إِنَّ ٱلَّذِينَ تَوَفَّىٰهُمُ ٱلۡمَلَٰٓئِكَةُ ظَالِمِيٓ أَنفُسِهِمۡ قَالُواْ فِيمَ كُنتُمۡۖ قَالُواْ كُنَّا مُسۡتَضۡعَفِينَ فِي ٱلۡأَرۡضِۚ قَالُوٓاْ أَلَمۡ تَكُنۡ أَرۡضُ ٱللَّهِ وَٰسِعَةٗ فَتُهَاجِرُواْ فِيهَاۚ فَأُوْلَٰٓئِكَ مَأۡوَىٰهُمۡ جَهَنَّمُۖ وَسَآءَتۡ مَصِيرًا ٩٧
Melekler, kendilerine zulmettikleri bir durumda bulunurken canlarını aldıkları kimselere: «Siz ne iş yapmaktaydınız?» diyecekler. Onlar: «Biz yer yüzünde zayıf ve güçsüzdük» diye cevap verecekler. Melekler: «Allah'ın arzı geniş değil miydi, oraya hicret etseydiniz ya!» diyecekler. İşte bunların barınakları cehennemdir. Ona gidiş de ne kötü şeydir!

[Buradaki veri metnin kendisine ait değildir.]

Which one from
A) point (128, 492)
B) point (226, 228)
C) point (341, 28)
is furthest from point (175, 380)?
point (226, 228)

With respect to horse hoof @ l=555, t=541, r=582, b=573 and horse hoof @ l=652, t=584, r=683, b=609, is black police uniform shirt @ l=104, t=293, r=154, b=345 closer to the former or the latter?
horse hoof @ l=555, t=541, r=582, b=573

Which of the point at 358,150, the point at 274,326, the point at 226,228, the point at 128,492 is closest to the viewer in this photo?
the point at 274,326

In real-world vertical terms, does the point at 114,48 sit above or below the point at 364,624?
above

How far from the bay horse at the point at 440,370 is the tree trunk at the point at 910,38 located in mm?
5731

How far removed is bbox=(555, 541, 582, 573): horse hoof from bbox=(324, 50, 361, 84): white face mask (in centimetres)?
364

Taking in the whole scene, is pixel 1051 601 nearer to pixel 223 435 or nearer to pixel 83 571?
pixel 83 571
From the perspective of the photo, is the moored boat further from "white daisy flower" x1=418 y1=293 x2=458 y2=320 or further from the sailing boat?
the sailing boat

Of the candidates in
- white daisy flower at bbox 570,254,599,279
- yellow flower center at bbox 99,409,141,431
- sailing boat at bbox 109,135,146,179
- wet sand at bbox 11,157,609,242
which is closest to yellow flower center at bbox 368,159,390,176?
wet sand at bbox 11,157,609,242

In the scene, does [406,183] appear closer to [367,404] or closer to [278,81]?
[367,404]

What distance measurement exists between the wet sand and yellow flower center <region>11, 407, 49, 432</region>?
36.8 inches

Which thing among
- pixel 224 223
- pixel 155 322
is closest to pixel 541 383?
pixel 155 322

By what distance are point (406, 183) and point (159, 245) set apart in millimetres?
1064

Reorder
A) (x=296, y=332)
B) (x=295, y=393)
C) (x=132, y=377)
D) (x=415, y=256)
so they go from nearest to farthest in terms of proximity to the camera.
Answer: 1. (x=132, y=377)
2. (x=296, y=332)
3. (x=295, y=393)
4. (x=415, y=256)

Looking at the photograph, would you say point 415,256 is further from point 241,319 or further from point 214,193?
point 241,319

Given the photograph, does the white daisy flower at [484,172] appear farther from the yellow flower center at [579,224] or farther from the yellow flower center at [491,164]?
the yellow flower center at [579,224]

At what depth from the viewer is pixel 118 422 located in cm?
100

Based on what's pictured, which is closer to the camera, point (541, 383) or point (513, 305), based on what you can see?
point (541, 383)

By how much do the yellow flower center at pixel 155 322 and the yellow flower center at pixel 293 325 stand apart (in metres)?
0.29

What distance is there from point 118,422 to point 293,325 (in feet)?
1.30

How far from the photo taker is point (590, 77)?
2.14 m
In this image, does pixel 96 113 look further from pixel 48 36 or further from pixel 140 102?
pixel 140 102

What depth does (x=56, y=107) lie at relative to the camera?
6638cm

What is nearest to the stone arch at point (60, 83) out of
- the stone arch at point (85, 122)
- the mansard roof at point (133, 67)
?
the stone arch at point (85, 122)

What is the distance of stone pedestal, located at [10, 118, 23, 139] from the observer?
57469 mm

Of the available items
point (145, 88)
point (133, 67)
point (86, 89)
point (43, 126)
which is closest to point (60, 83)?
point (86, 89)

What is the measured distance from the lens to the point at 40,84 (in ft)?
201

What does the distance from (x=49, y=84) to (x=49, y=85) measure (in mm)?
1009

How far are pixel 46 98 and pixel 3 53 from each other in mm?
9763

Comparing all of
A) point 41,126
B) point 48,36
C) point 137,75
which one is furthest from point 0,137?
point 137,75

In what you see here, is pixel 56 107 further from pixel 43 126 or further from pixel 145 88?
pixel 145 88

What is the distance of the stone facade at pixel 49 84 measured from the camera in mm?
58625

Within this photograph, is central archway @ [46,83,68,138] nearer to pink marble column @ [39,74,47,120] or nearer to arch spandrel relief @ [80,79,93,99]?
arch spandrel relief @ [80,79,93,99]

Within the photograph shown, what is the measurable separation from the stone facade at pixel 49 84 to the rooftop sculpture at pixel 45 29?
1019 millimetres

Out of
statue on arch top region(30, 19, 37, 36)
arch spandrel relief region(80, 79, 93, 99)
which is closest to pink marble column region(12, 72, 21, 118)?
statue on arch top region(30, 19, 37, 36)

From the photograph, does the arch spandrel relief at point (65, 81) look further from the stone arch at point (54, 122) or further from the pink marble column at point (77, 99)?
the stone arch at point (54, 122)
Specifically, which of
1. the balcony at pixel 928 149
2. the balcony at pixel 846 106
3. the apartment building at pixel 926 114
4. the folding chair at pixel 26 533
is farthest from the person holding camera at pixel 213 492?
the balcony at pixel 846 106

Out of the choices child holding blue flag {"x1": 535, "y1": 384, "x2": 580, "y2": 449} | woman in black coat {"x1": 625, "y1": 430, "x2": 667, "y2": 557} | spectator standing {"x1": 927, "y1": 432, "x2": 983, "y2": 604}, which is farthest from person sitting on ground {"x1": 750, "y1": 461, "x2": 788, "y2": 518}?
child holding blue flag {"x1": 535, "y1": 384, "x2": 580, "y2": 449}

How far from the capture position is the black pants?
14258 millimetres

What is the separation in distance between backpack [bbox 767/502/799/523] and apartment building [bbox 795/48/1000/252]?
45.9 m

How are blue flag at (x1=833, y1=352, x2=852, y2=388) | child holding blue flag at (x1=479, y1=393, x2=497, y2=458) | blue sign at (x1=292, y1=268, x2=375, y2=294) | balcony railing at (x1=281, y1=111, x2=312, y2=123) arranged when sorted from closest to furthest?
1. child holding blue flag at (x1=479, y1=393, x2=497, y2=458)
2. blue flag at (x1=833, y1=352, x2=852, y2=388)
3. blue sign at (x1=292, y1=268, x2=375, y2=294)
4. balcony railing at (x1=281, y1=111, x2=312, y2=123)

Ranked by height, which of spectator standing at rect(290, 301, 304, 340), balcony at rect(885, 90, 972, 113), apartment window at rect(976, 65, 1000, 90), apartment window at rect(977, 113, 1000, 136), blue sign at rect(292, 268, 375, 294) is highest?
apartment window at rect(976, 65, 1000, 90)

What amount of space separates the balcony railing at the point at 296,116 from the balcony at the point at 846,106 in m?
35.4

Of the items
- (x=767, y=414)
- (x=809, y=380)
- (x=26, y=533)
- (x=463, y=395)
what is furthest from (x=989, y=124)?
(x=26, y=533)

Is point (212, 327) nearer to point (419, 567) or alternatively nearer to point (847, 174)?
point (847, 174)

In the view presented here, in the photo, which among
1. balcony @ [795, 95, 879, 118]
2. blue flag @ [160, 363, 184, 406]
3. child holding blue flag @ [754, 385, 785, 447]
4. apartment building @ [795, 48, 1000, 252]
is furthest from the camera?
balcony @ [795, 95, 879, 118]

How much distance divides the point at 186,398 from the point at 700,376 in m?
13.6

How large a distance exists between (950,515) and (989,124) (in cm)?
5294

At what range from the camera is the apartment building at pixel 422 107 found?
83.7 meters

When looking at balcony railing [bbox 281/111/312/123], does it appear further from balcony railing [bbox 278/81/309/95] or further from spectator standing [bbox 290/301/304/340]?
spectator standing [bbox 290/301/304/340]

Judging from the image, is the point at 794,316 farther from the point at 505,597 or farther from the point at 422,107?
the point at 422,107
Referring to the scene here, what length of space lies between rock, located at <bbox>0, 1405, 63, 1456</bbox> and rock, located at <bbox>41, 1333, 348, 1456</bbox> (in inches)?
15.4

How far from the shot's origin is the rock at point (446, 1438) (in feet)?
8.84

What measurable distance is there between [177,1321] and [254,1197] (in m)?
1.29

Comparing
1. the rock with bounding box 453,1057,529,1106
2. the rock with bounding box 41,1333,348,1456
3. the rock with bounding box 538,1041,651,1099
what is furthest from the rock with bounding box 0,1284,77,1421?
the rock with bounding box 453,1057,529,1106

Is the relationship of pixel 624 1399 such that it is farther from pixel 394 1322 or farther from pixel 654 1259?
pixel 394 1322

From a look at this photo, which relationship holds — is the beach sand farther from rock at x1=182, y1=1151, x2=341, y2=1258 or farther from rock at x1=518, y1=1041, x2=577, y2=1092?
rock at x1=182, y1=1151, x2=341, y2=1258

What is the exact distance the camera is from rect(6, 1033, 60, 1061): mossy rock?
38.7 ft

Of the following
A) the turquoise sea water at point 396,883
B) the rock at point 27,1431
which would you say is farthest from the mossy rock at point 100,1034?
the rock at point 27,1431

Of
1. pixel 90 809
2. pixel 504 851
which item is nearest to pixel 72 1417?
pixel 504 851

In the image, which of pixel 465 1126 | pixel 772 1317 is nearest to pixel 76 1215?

إِلَّا ٱلۡمُسۡتَضۡعَفِينَ مِنَ ٱلرِّجَالِ وَٱلنِّسَآءِ وَٱلۡوِلۡدَٰنِ لَا يَسۡتَطِيعُونَ حِيلَةٗ وَلَا يَهۡتَدُونَ سَبِيلٗا ٩٨
Ancak gerçekten zayıf, hiç birşeye gücü yetmeyen ve hicret için yol bulamayan erkekler, kadınlar ve çocuklar hariç.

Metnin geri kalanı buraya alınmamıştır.